When i collected my sample i did it in the most random way that was physically possible in the time available. I think that the technique used was generally good. I recorded the number of pages by flicking to the back of the book and seeing what the last page number was. To record the number of lines and number of words on any one line i randomly selected a page and simply counted the number of each, but this may not have been consistent throughout the whole book. Therefore slight inaccuracies may have been caused by this technique of random sampling, but considering the time allowance and limited acces to resources i think that the technique used is valid. I would no way try to improve the investiagtion by increasing the sample size because i feel that a size of 50 is sufficent. 20 would be far too small and 200 would be impracticle.i have worked out on separate sheets what the sample size would need to be for 99% and 95% confidence intevals for both samples. I have found out that for a 99% confidence interval of the adults book is 50 words and for a 95% only 46 samples are needed therefore my sample size was sufficient for the confidence needed to deduce accurate conclusions.
Would the length of words between an adult and children's book be a good indication on authorship? Maybe if i were to extend my statistical investigation i would investigate whether there is a stronger relationship between the number of words in a sentence of an adult book and a children's book. I would expect to find that the adult book will have a larger mean sentence length than the children's considering the attention span of children and the consistant use of pictures in a children's book.
Another way of extending this investigation to see whether it is possible to gain information about authorship of a text using statistical measures. I would investigate whether there are more columns within a story form a broadsheeet newspaper (the independent) and a telegraph (The sun). This is because it is proven that a more intellegent more mature reader tends to read the broadsheet oppsed to the telegraph and as the audiences are different maybe the length of stories/(number of columns) are different.

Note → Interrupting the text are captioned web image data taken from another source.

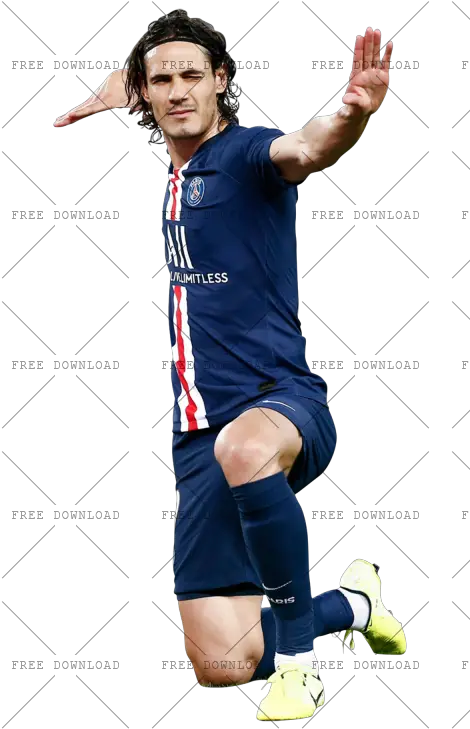  Edinson Cavani Png Image With Transparent Background Photo Cavani Render Leg Transparent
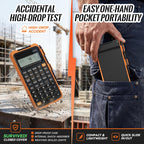 Calculadora de Construcción Ingeniería con Tableta de Escritura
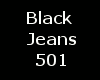[KC]BLACK JEANS 501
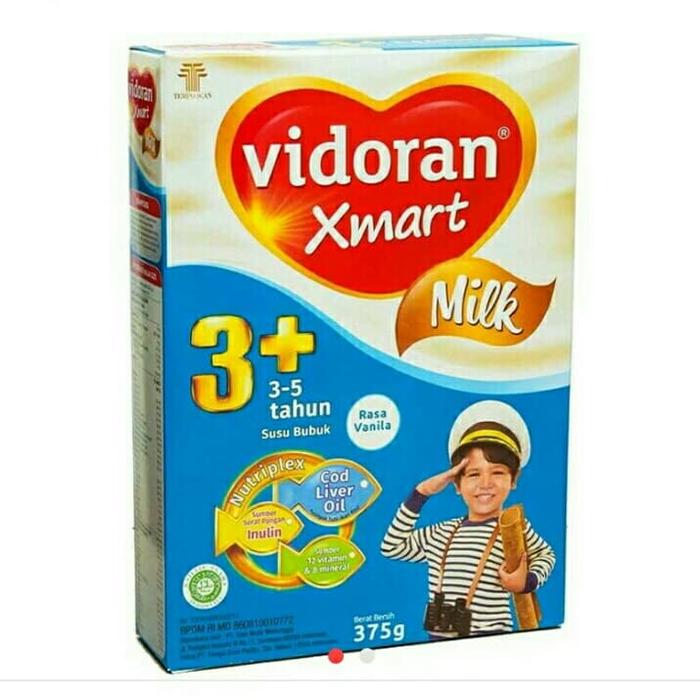 Gambar Susu Formula Vidoran Xmart 3+ Vanilla 350gr dari nirwana 11 undefined Tokopedia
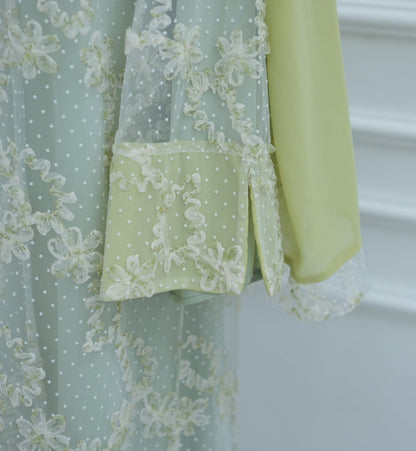 Haya Lace Abaya Set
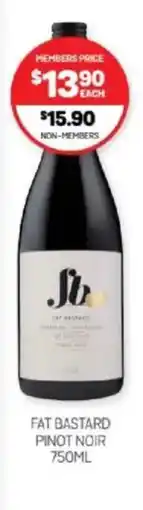 Harry Brown Fat bastard pinot noir offer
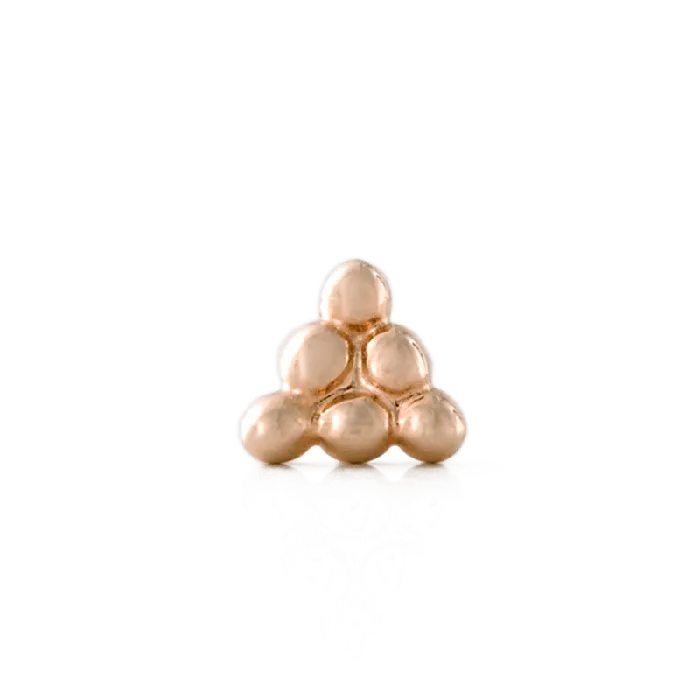 Earrings Body Vision 6 Bead Triangle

There has been research carried out that shows J.K Rowling the author of the collection of books called “Harry Potter”, has sold the millions of the great copies of her books. As extra work i could investigate why this is. I could compare the word lengths maybe with a not so succesfull author maybe S.B Chapman who infamously wrote “Fog”. I could see if it is possible to gain information about authorship of a text using statistical measures. Maybe J.K Rowling's books have more words on a sentence than that of the less famous author.